Because of the incidents in 2012, Fandakova declared the stray population "Sofia's top problem". She also speculated people from other parts of the country were coming to the city to dump their unwanted dogs. The government suggested a more strict euthanasia program for aggressive animals and construction of emergency shelters to remove other strays from the street. Animal rights advocates struck back, accusing authorities of weak control over pet owners who do not register their animals and often abandon them or their litters on the streets, and state that there are corrupt practices when it comes to neutering dogs.

===Funding===
In 2008, the city began devoting over a million leva to animal shelter and animal control programs.

===Record keeping and reporting===
The city's animal control entity, Ecoravovesie, reports incomplete data on dog intake and release. While the stray population has decreased since 2005, officials claim unrealistic rates of live releases. Between September 2006 and July 2013, a total of 26,118 dogs were reported as neutered and released. Between 2008 and 2010, the number of dogs reported as euthanized or otherwise dead was 2,728. Ecoravovesie claims only to euthanize extremely aggressive dogs involved in biting incidents or those suffering from incurable illnesses.

==Population figures==

In 2011, the highest concentration of strays was around the southern ring of Sofia, where Botyo Tachkov died. In 2014, the highest concentration of street dogs was in Romani neighbourhoods, where 1,000 dogs were neutered.

In 2014, Sofia - with a population of 1.2 million - had a lower ratio of strays to humans compared to other Bulgarian cities.
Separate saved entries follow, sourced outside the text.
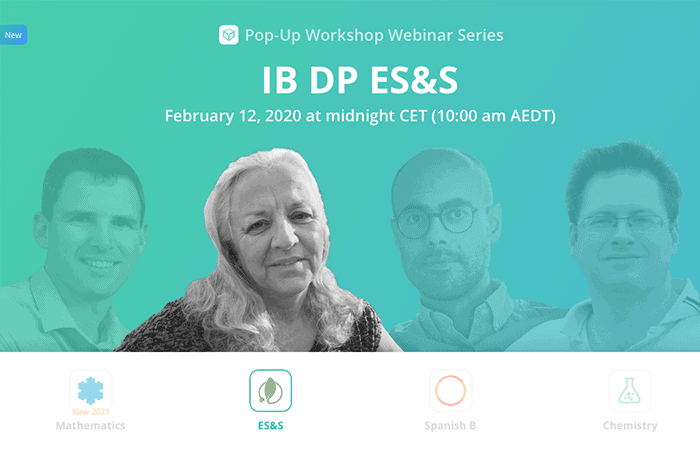 New

Pop-Up Workshop Webinar Series

IB DP ES&S

February 12, 2020 at midnight CET (10:00 am AEDT)

New 2021
Mathematics

ES&S

Spanish B

Chemistry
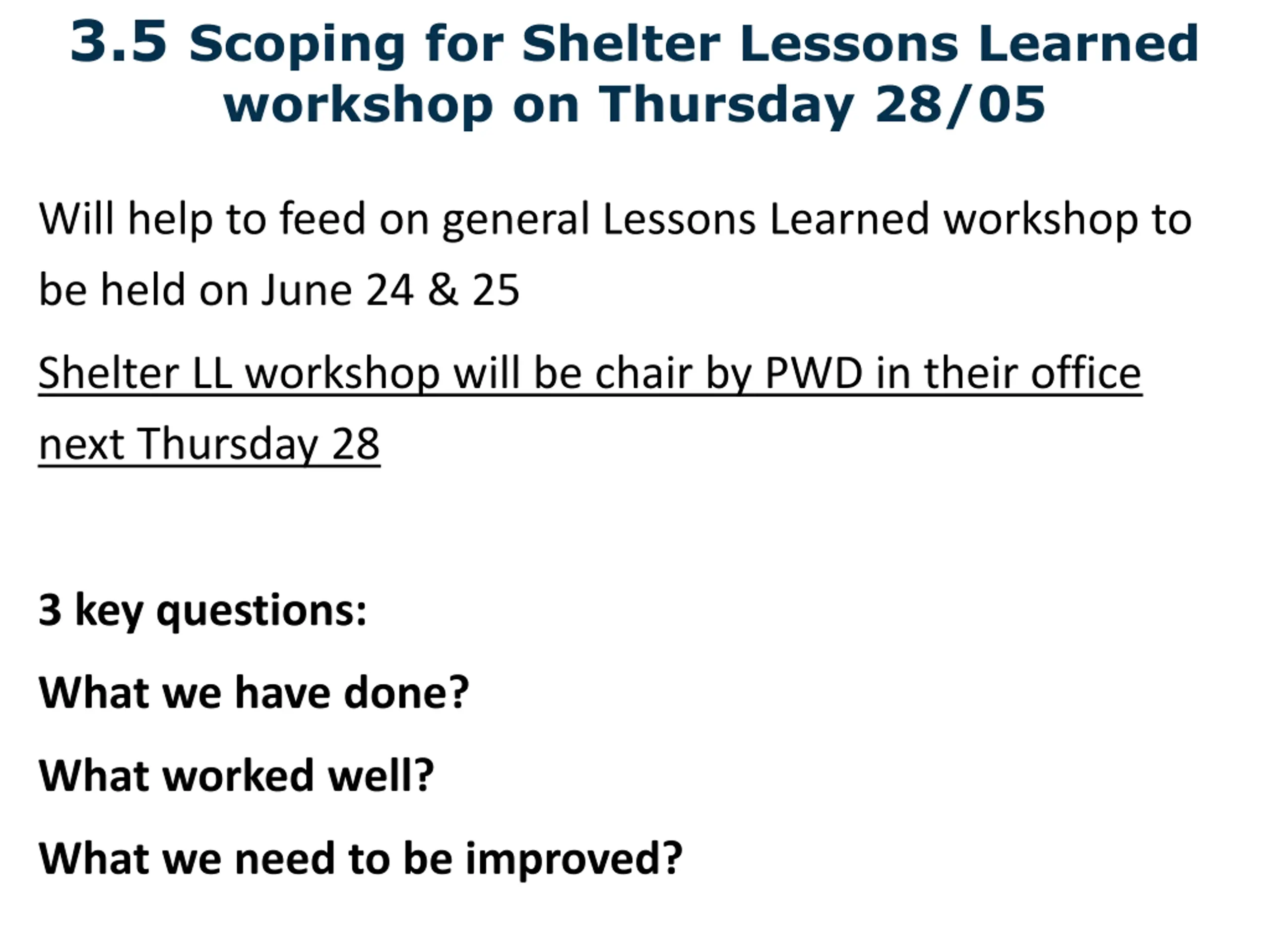 3.5 Scoping for Shelter Lessons Learned workshop on Thursday 28/05

Will help to feed on general Lessons Learned workshop to be held on June 24 & 25

Shelter LL workshop will be chair by PWD in their office next Thursday 28

3 key questions:

What we have done?

What worked well?

What we need to be improved?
Veliko Tarnovo had a ratio of approximately 2,000 stray dog per 60,000 people.

===Owned dog population===
In 2018 the European Pet Food Industry Federation estimated the Bulgarian dog population to be about 740,000 per 7 million people. The registered dog population in Sofia in 2012, however, was only 10,683 registered dogs. In mid-2007, there were approximately 11,124 street dogs in Sofia alone.

===Rabies cases===
In 2007–2016, the registered cases of rabid animals of any species in were 7 out of 158 total national cases. A breakdown by species was presented for the national total: 110 foxes, 19 dogs, 15 cats, 10 jackals, and 4 farm animals.